-- Given passage --
-.-.-

Study: Number of uninsured in Aspen, Summit, and Vail remains high compared with state
Summit Daily
The debate over the possible repeal of the Affordable Care Act, also known as “Obamacare,” persists in Washington, D.C., but new data from a statewide study released Monday shows increases in the insured population, though with smaller gains along the Western Slope.
Since the launch of the ACA four years ago, approximately 600,000 more Coloradans — roughly the combined populations of Colorado Springs and Fort Collins — are now insured. About 28,000 of those residents, according to the Colorado Health Access Survey, live within the Interstate 70 mountain region, which includes Summit, Eagle, Grand, Garfield and Pitkin counties. That modest gain has come to pass despite difficulties in obtaining coverage — namely inflated costs.
“This area has really struggled with high uninsured rates, as high as 25 percent of residents in this five-county region,” said Allie Morgan, legislative director and policy analyst for the Colorado Health Institute, which authors the biennial study. “You have made progress there, but still that is tied for the fifth-highest uninsured rate regionally in the state. We’re moving in the right direction, but residents of this area are still more likely to be uninsured.”
For 2017, the survey of 10,000 Coloradans points to a 13.1 percent uninsured rate for the state’s northwest corner, including 10.2 percent for the mountain region, of which Summit accounts for about a sixth of its total population. That means some 157,000 people maintain a form of insurance, while about 18,000 residents along the corridor do not.
The current mountain region uninsured percentage is also down from about 12 percent in 2015 (the high mark was 25 percent in 2011). All of that compares unfavorably to the state average, at its new historic low of 6.5 percent since the data was first tracked in 2009.
Just 3 percent of Colorado’s children 18 years of age and under are uninsured, and because of the availability of Medicare once individuals turn 65, less than 1 percent of that age demographic also lacks proper health coverage. Meanwhile, people between the ages of 19-29, and 30-39 — the so-called “young invincibles” — are still the largest populations in the state without insurance, together representing around 11.5 percent.
While the reasons for insufficient health coverage vary, the survey states one in seven Coloradans claims they simply don’t know how to acquire insurance. Locals continue to identify the rising cost of monthly premiums as the primary culprit.
“We have the preliminary percentages of 27 percent increase in terms of premiums,” Summit County Commissioner Dan Gibbs said of expected statewide 2018 cost expansion. “Last year there were some counties that saw a 48 percent increase based on 21 percent statewide. I mean, we’re picking winners and losers in the state right now, so we need help.”

-.-.-

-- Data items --
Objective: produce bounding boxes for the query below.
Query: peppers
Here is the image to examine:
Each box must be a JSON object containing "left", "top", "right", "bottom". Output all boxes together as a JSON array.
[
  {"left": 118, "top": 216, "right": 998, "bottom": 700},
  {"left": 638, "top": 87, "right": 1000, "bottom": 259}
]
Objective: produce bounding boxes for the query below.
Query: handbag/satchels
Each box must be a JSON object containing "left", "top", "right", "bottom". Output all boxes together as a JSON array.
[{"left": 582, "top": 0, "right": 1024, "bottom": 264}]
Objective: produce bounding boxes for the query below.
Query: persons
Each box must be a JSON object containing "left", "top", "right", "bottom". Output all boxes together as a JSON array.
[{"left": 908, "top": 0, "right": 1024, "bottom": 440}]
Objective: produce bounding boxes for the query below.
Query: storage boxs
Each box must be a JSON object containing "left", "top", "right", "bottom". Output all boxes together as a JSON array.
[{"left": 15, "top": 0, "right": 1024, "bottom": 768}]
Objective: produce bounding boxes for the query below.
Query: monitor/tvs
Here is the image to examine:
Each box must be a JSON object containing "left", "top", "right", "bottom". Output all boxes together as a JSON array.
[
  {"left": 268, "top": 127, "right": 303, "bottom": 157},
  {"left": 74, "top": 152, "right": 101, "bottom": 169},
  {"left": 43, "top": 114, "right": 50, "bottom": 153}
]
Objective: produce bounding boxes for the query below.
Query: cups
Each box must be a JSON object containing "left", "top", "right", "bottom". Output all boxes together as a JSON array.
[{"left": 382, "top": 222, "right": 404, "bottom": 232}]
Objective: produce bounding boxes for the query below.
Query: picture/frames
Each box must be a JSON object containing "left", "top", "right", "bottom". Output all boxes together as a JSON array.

-.-.-

-- What to produce --
Continue the news article on uninsured rates in Colorado's mountain counties, picking up right after its last paragraph.

-- Task answer --
Across Colorado, the Hispanic populace also outpaces their non-Hispanic white counterparts with uninsured rates. Those lacking coverage among the minority group have dropped by more than half in the past six years — from 26 percent in 2011 to about 10 percent in 2017 — but that means one in 10 still go without insurance today, compared to approximately one in 20 white Coloradans.
Combined with an inability to drop below double-digits for uninsured in the mountain region, these gaps have countywide leadership searching for answers to the ever-changing health care conundrum.
“There are efforts that are happening,” said Morgan, “but again I think our political environment is challenging in some ways. So it does seem like local, regional solutions may be a really promising step. It’s not the ideal to do this piecemeal, but I think some communities are feeling like if they want to get anything done they need to do it at the city or the county level if the state is not going to pass something.”
For many within the mountain region that encompasses Summit County, that’s still not enough. And the appearance of statewide coverage gains through studies like the access survey end up hindering those on the Western Slope who remain without insurance due to backers of assistance programs starting to believe their support is no longer needed.
“The mission has not been accomplished here,” said Sarah Vaine, Summit assistant county manager. “The community has been overwhelmed with people who can’t get access to health care. And when funders look at the whole state and sort of see that as applicable to the entire state, that has the folks who can’t get access suffering even more because the agencies that are here to help don’t have the resources to do that.”